Гвардейцы повиновались. Сам же Квинт Эмилий остался стоять у двери в зал заседаний Сената, пребывая наедине со своей тенью и своими мыслями.

XIV. Послание Юлии

Из Рима – в Карнунт, Верхняя Паннония Февраль 193 г.

Гален смотрел по сторонам, сидя в повозке. Перед ним ехали рабы и вольноотпущенники Септимия Севера, которых Юлия приставила к Галену. За повозкой следовали вооруженные вольноотпущенники, много лет служившие греку. Они отправились вместе с ним из чувства долга и ради собственной безопасности: находиться рядом со знаменитым врачом было куда спокойнее, чем трудиться в полях или выполнять повеления своенравного и жестокого хозяина.

Как и предполагала Юлия, теперь, после воцарения Пертинакса, преторианцы не стали препятствовать отъезду Галена. Миновав городские ворота, врач и его сопровождающие устремились на север, в Аримин[16] на адриатическом побережье. На следующий день они въехали в многолюдную Равенну: там был крупный порт, где стояло множество судов императорского флота. Задержавшись в этом городе всего лишь на ночь, чтобы пополнить припасы, они продолжили путь, по-прежнему направляясь на север.
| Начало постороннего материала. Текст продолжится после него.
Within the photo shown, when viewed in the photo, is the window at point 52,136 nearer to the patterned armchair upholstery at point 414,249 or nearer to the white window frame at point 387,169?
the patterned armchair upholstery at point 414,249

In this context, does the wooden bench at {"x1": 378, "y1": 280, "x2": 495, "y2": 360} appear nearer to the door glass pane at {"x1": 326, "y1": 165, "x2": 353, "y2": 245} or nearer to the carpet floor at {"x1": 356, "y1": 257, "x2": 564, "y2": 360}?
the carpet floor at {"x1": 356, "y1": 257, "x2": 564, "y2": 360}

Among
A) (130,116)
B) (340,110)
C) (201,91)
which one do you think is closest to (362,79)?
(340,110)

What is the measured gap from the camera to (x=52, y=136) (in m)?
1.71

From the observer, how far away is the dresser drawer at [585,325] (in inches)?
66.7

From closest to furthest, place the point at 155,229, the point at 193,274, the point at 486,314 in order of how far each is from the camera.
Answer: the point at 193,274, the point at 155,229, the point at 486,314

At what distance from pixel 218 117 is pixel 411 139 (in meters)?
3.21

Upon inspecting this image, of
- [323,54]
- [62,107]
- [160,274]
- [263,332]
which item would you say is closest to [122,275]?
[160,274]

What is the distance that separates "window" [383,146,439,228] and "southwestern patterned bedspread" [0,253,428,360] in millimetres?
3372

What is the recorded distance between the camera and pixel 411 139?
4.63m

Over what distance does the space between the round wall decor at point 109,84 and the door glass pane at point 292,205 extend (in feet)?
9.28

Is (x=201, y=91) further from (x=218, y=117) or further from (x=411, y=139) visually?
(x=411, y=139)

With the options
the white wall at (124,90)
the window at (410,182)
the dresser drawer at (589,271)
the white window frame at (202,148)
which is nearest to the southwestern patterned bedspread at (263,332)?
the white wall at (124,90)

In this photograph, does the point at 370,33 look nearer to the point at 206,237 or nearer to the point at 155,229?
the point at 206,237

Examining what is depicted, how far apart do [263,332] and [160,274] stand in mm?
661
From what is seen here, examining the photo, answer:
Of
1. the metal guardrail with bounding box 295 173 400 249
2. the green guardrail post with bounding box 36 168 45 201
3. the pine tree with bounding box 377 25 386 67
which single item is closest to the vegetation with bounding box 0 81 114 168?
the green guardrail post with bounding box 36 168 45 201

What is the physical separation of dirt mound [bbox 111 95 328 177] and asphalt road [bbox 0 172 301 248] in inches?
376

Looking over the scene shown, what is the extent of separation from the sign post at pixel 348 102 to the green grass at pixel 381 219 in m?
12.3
Следующими остановками были Аквилия и Вирун[17] в провинции Норик[18]. Навстречу попадались небольшие повозки, которые перевозили драгоценное оранжевое золото, поступавшее из далеких стран, – янтарь. Этот путь издавна именовали «янтарным».

В Паннонии все чаще начали попадаться вооруженные стражники. Приходилось то и дело объяснять, что они везут важное послание для самого наместника Септимия Севера. Имя Юлии Домны в этих краях действовало куда лучше, чем пропуск, выданный императором. Чиновники сразу понимали, что едет супруга самого наместника.

Внезапно вольноотпущенники, ехавшие впереди, остановились.

Гален не понимал, в чем дело.

Наконец они тронулись, но очень медленно. Вскоре доктор увидел, что на повороте дороги лежит груда трупов. Множество солдат из паннонских легионов рылись в этой страшной куче. Стало ясно, что тут случилась небольшая стычка. Павшие воины охраняли закрытую повозку, которая, судя по всему, везла очень ценный груз. Легионеры, подчинявшиеся наместнику Верхней Паннонии, превосходили их числом и одержали верх. На некоторых из погибших были необычные одежды. Гален не знал, кто это: германцы, маркоманы или роксоланы с верховьев Данубия. Скорее всего, последние.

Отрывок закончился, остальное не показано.